(Stored data begins)

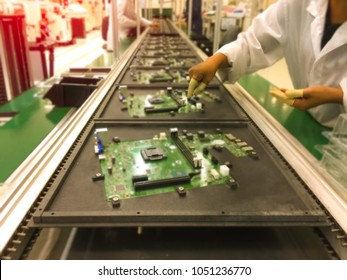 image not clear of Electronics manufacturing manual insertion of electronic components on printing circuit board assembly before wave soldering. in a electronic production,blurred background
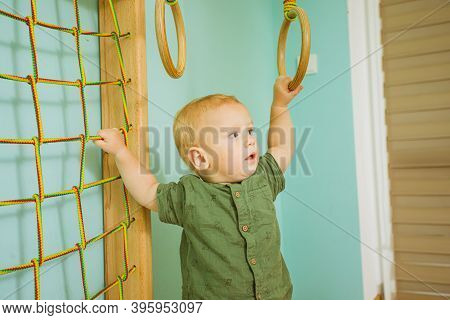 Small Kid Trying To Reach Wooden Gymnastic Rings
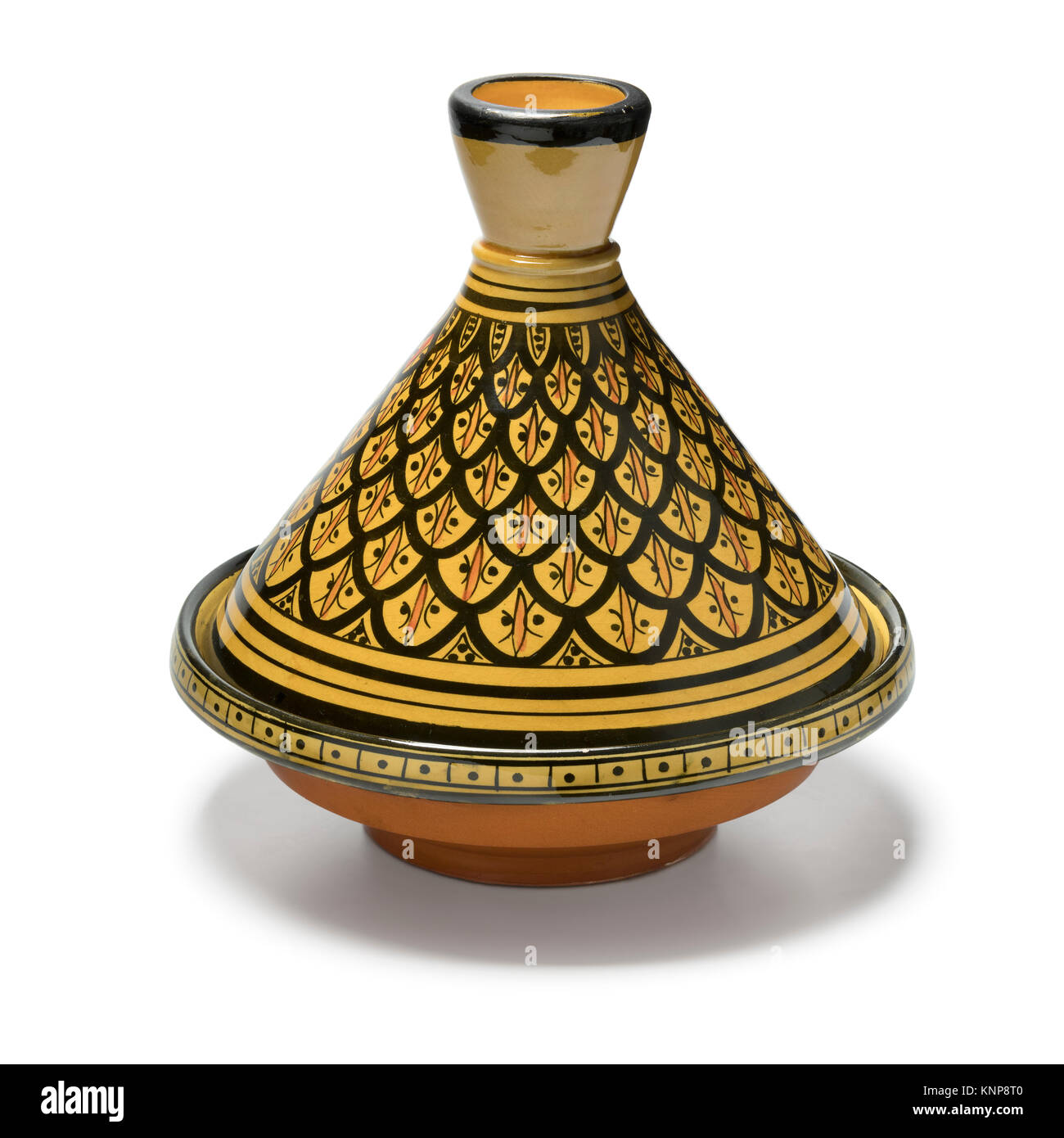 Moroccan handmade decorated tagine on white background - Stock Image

(Stored data ends)

What this task involves >>
Write out each line of the data exactly; the images should be left out.

Result below >>
 image not clear of Electronics manufacturing manual insertion of electronic components on printing circuit board assembly before wave soldering. in a electronic production,blurred background
 Small Kid Trying To Reach Wooden Gymnastic Rings
 Moroccan handmade decorated tagine on white background - Stock Image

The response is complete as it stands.